The other reflection has been on the specific constituency work of the MP, not least casework undertaken through constituency surgeries. Such surgeries are a post-war development. They are taken now as a given part of an MP’s role. Discussion in recent days has focused on whether or not security at surgeries should be stepped up. Jo Cox was not the first MP to be physically attacked at a surgery, nor the first to be killed at a surgery. MPs are reluctant to have too much overt security, as they don’t want to put up barriers between them and their constituents.
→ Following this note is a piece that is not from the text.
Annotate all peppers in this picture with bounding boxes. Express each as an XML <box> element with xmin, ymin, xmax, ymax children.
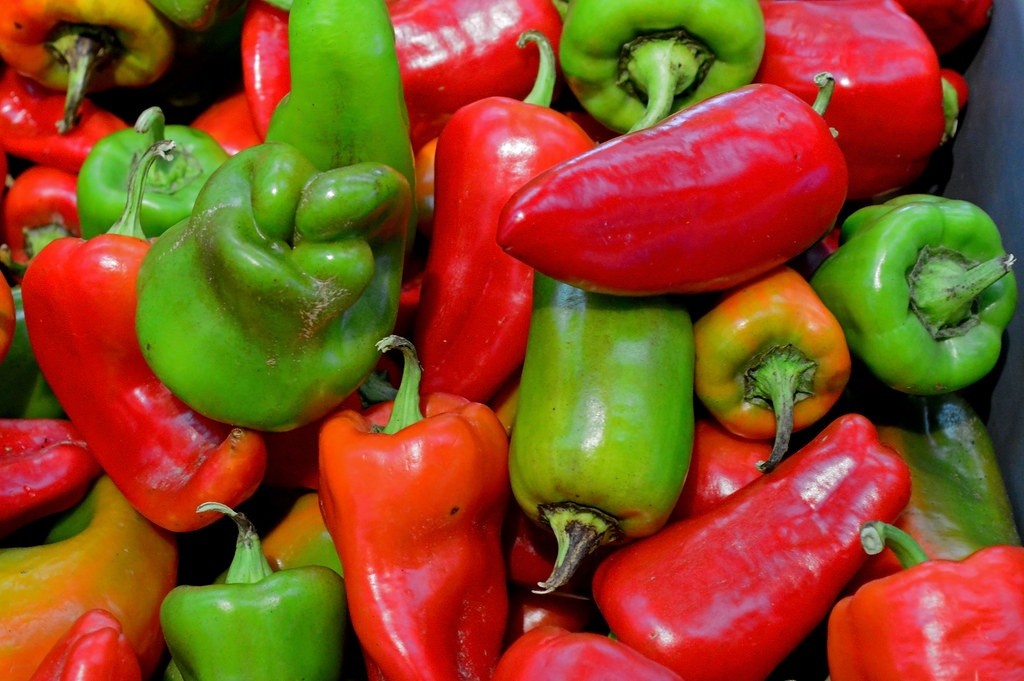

This discussion, though, is premised on the value and continued existence of such surgeries. Constituents look to MPs to put the constituency first. Constituency work takes up an increasing volume of an MP’s weekly schedule. However, there is a difference between pursuing constituency interests and the interests of particular constituents. MPs are well placed to make the case for the economic, environmental and social benefit of their constituencies. Constituents look to them also to take up their particular grievances, even if not related directly to matters for which government has responsibility. Demand is matched by supply. MPs are reluctant to say no to constituents. They see casework as keeping them aware of the problems faced by constituents – it keeps them in touch with the real world. However, most MPs are not trained social workers. Many of the problems brought to them could be better dealt with by professional agencies or by individuals trained to deal with such issues. Insofar as issues could still be pursued via Members, there may be a case for more resources to hire additional caseworkers or someone trained to refer the constituents to the most appropriate authorities. As things stand, the more constituency casework an MP takes on, the less time there is to devote to the particularly important cases and to pursuing the interests of the constituency. There is also an opportunity cost in terms of fulfilling the tasks which only MPs collectively can fulfil and that is calling government to account and scrutinising legislation.
I am not saying MPs should give up constituency casework. (Many years ago I encountered an MP who argued that MPs should be statute-barred from undertaking constituency casework. He was subsequently deselected.) However, given the increasing pressures of such work, and the sheer demands it makes of Members, I think there is a case for a serious discussion as to whether MPs should simply continue on their present trajectory of dealing with all the matters brought to them by constituents. We need to stand back and think about an MP’s role rather than simply plough on regardless.